(Saved entries)
_ _ _ _ _ _ _

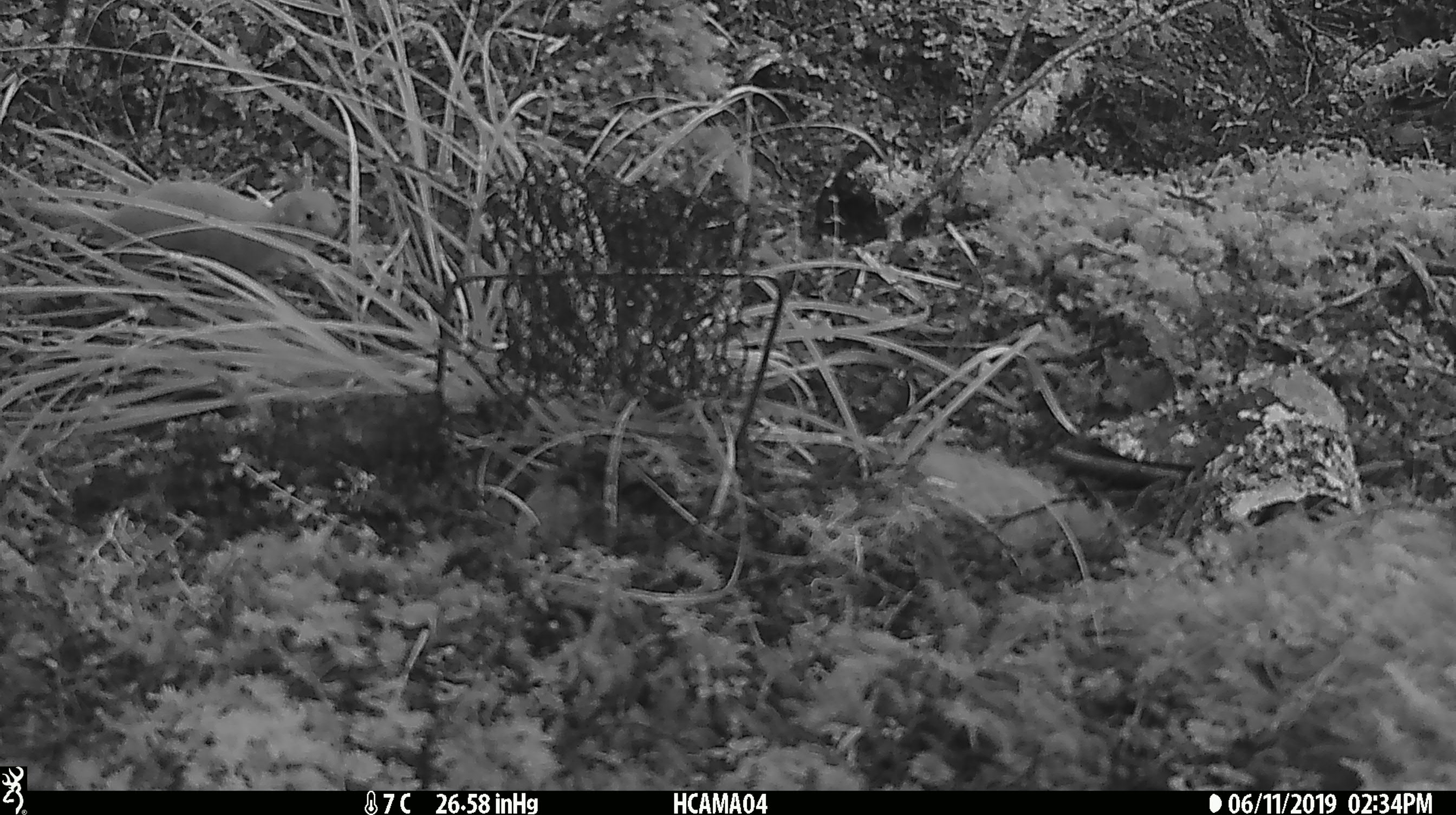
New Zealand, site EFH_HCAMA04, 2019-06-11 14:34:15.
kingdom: Animalia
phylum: Chordata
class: Mammalia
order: Carnivora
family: Mustelidae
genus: Mustela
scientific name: Mustela nivalis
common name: least weasel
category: weasel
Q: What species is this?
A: Weasel (least weasel) (Mustela nivalis).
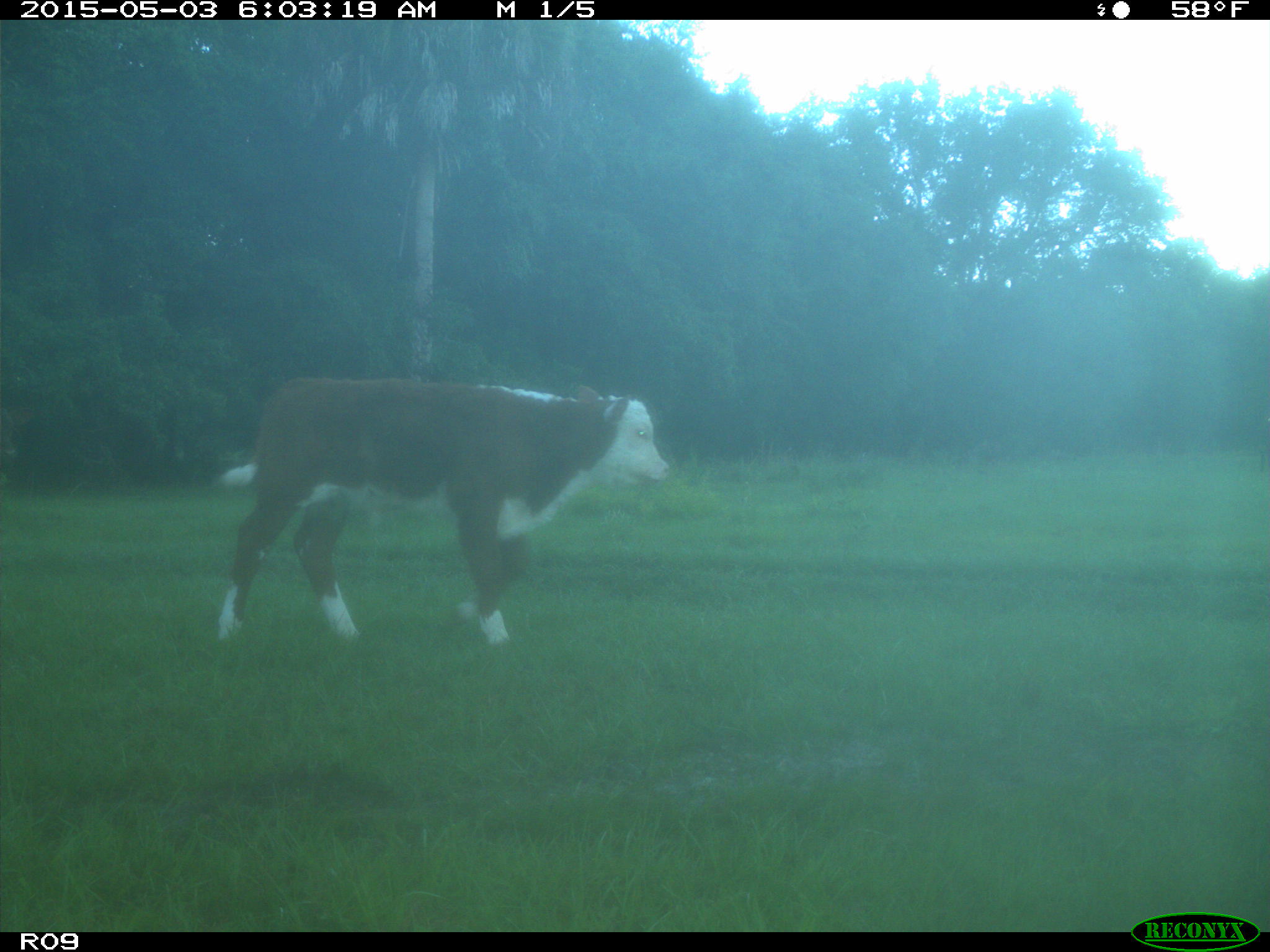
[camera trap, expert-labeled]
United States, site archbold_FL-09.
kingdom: Animalia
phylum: Chordata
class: Mammalia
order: Artiodactyla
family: Bovidae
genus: Bos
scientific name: Bos taurus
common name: domestic cow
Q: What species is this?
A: Bos taurus (domestic cow).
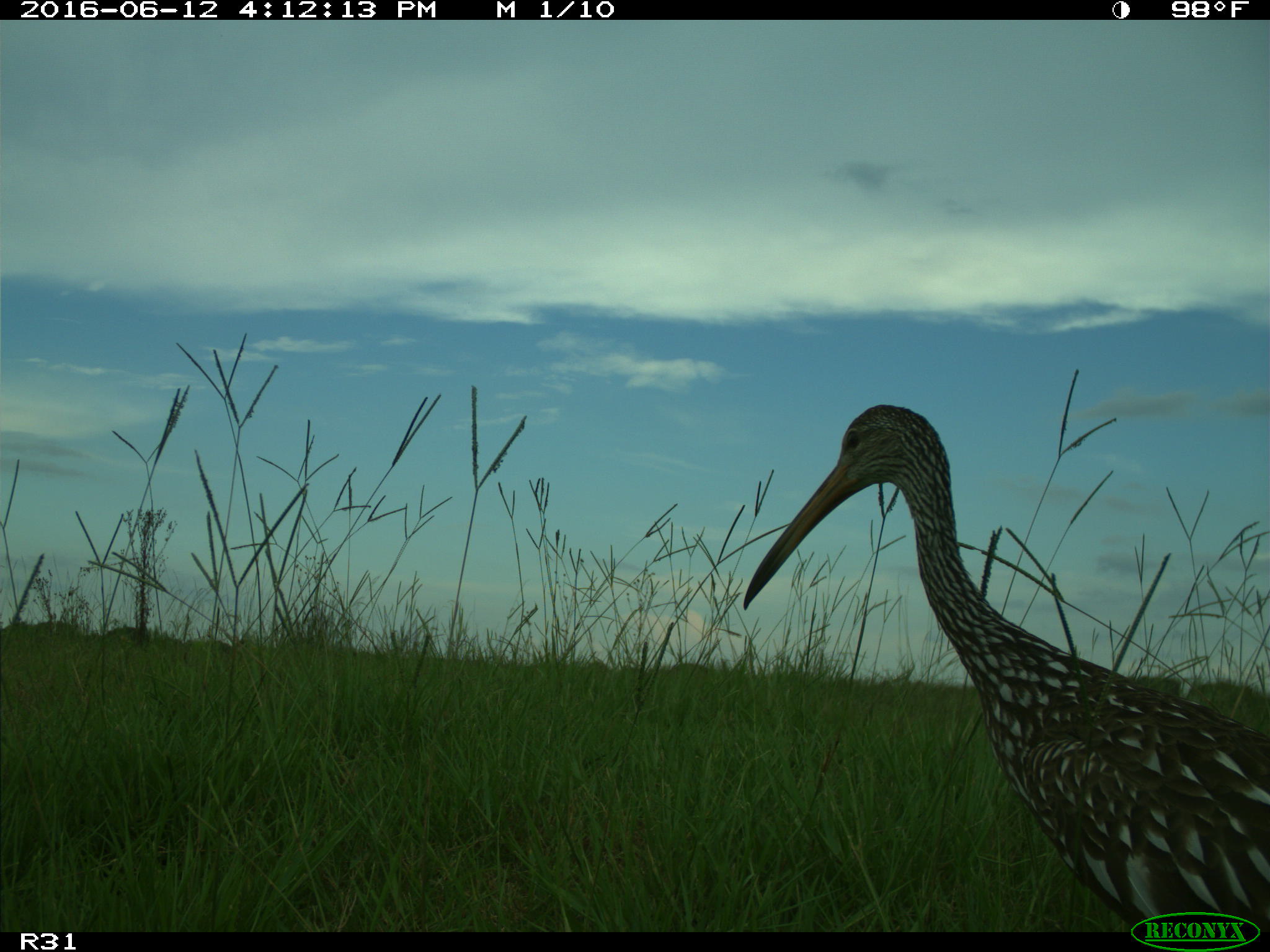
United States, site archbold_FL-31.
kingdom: Animalia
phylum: Chordata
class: Aves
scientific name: Aves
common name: birds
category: unidentified bird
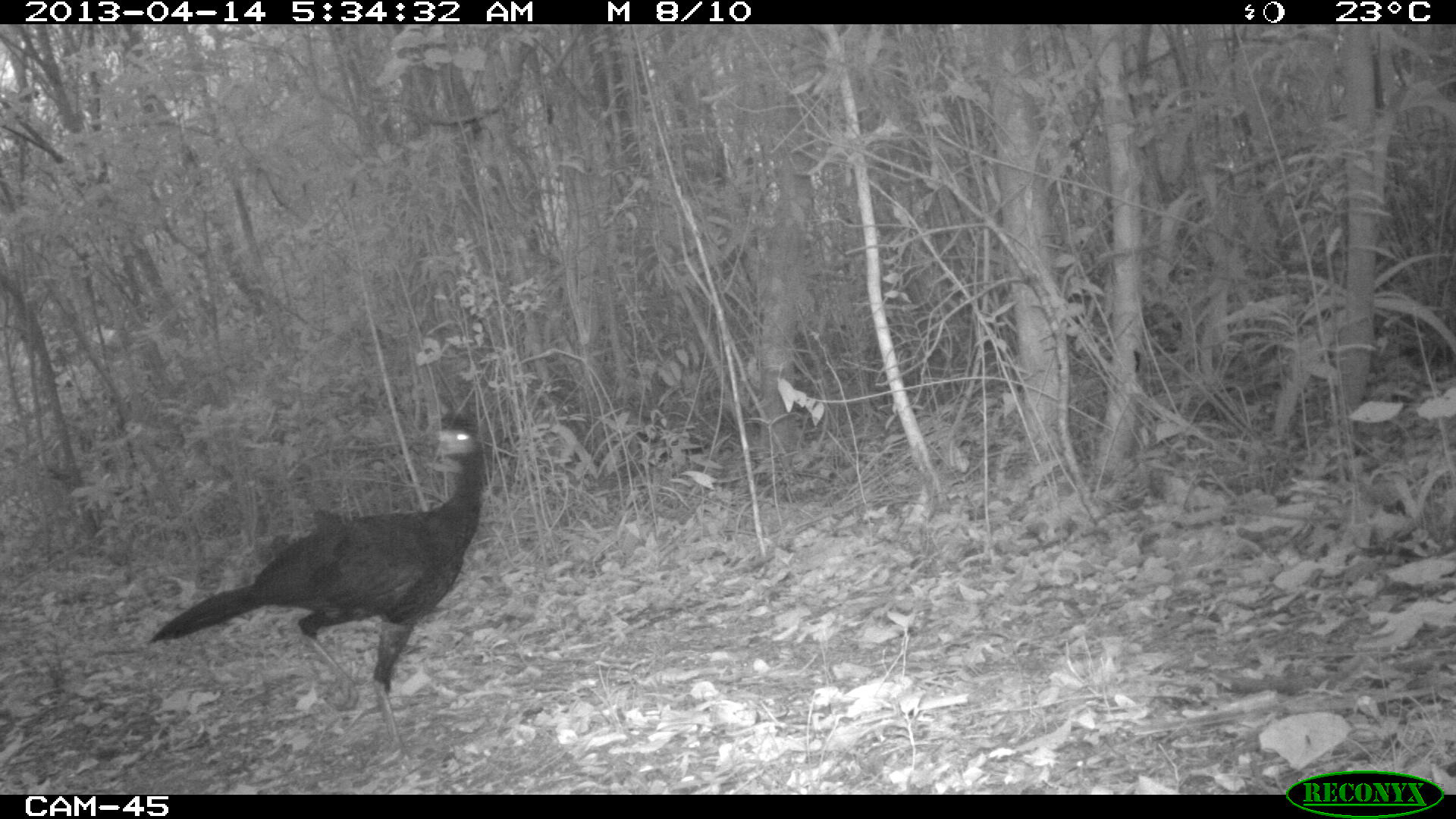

_ _ _ _ _ _ _

ABOUT THIS TASK:
If a record holds a picture, leave the picture out and copy the rest exactly.

YOUR RESPONSE:
New Zealand, site EFH_HCAMA04, 2019-06-11 14:34:15.
kingdom: Animalia
phylum: Chordata
class: Mammalia
order: Carnivora
family: Mustelidae
genus: Mustela
scientific name: Mustela nivalis
common name: least weasel
category: weasel
Q: What species is this?
A: Weasel (least weasel) (Mustela nivalis).
[camera trap, expert-labeled]
United States, site archbold_FL-09.
kingdom: Animalia
phylum: Chordata
class: Mammalia
order: Artiodactyla
family: Bovidae
genus: Bos
scientific name: Bos taurus
common name: domestic cow
Q: What species is this?
A: Bos taurus (domestic cow).
United States, site archbold_FL-31.
kingdom: Animalia
phylum: Chordata
class: Aves
scientific name: Aves
common name: birds
category: unidentified bird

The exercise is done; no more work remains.